Pareto Chart

From Explore Analytics: The Wiki
Jump to navigation Jump to search

Overview

A Pareto chart is used for highlighting the most important among a set of factors. In quality control, it often represents the most common sources of defects or the most frequent reasons for customer complaints.

A Pareto chart uses bars to show a value by category in decreasing order. The value may be a count (frequency), for example the number of complaints, but it may also be any value. For example, if analyzing revenue by product, a Pareto can show the products that contribute the most to revenue. In that example, the value may be product sales.

A Pareto chart has a line that shows the cumulative percent. For example, we can use this line to find the products that together contribute 80% of the revenue.

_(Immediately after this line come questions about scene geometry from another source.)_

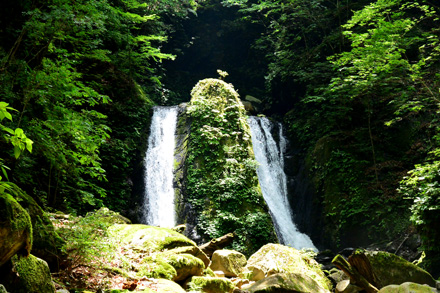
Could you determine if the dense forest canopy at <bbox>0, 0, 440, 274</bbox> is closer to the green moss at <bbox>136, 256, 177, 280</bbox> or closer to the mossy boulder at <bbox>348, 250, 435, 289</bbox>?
the green moss at <bbox>136, 256, 177, 280</bbox>

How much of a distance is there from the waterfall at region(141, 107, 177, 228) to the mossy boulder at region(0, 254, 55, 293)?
6381mm

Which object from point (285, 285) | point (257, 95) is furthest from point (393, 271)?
point (257, 95)

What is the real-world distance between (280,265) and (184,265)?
2226mm

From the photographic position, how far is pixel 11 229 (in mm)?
2482

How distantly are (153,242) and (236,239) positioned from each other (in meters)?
3.56

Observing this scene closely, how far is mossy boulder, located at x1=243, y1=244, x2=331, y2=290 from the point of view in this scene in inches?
242

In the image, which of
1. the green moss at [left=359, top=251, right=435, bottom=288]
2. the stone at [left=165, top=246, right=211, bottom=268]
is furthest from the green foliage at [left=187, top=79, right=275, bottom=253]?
the green moss at [left=359, top=251, right=435, bottom=288]

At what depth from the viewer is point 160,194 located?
10492 mm

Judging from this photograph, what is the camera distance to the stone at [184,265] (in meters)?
4.92

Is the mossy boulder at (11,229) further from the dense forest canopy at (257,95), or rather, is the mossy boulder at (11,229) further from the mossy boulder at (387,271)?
the mossy boulder at (387,271)

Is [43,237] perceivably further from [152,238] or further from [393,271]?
[393,271]

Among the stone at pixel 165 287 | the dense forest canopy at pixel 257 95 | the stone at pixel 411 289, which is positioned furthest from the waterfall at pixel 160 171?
the stone at pixel 411 289

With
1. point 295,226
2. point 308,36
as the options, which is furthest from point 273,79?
point 295,226

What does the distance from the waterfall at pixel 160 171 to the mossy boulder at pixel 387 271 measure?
5.41 m
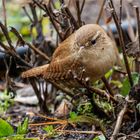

Going left to right, each category is added to the cumulative percent until we reach the desired cutoff.

A Pareto chart has a Y axis on the left showing the value, and a Y axis on the right showing the cumulative percent.

Pareto example.png

Defining a Pareto Chart

To define a Pareto chart, you need to select two or three fields (the Color Category field is optional).

Category Field

This field defines the categories of our Pareto Chart. For the examples in the Overview section above, these can be categories of defects, reasons for customer complaints, or product names.

Value Field

This field defines the value being measured. For the examples in the Overview section above, these can be the number of defects, the number of customer complaints, or product sales.

Color Category Field

This setting is optional. It allows color coding the categories according to some grouping of these categories. In the picture above, we're coloring "Home" products in one color and "Garden" products in another.

The color category field can also act as a secondary category. For example, suppose the main category is the product and the color category is the region. The result will be a bar for every product in every region that has this product. The label under the bar indicates the product and the color indicates the region.

Viewing a Pareto Chart

The person viewing a Pareto chart can control certain aspects of the presentation using the following options in the chart header.

Legend

The legend is only applicable when using a Color Category field. The legend can be placed at the bottom of the chart, on the right side, or not displayed at all (off).

Y-Axes

The Pareto has two Y-Axes. When "Coordinated" is chosen, the height of the bar matches both axes. The axis on the left shows the value and the one on the right shows the percent of total. When "independent" is chosen, the height of the bar only matches the axis on the left. This allows us to make better use of the space and draw the bars higher.

The line in the Pareto is not effected by this option.

First-N

You can choose limit the view to the first (largest) 10 categories, 20 categories, or the maximum number of categories that would fit in the allotted space, possibly all the categories. When showing less than all the categories, you can control whether to show the "Other" category.

Other

When showing the "first n" categories, but not all the categories, the "Other" category shows the sum of the remaining categories. It is recommended that you show the "Other" category as it explains how we get to 100%, but you may choose to hide the "Other" category.

Note: if you already have a category named "Other" in your data set, then the "Other" category added by Explore Analytics is called "*Other".

Bar

You can display the percent for each bar as a label above the bar ("on") or you can choose not to show it ("off"). If you don't show it, the viewer can still read the value by using the right Y axis or using the tooltip by hovering over the bar with the mouse or touching the bar on a touch device.

Labels

The category labels are automatically arranged so that they don't run over one another. The labels will display horizontally if they can fit in one or two lines, or be rotated 45 degrees if they still would not fit horizontally. The viewer may force the labels to display at 45 degrees using the Labels option.

Cutoff

This is an important feature. It helps the user separate the "important" categories that make up the majority of the cumulative value from the "less important" categories. For example, in the picture above, "cutoff" is set to 80% and it's easy to see that the first three products add up to close to 80% of the total sales and with a little help from the fourth product they exceed 80%. The user can change the value of the cutoff to any percentage value (e.g., 95%) to see how many products make up that amount.

Setting "Cutoff" to "off" removed the cutoff line from the chart.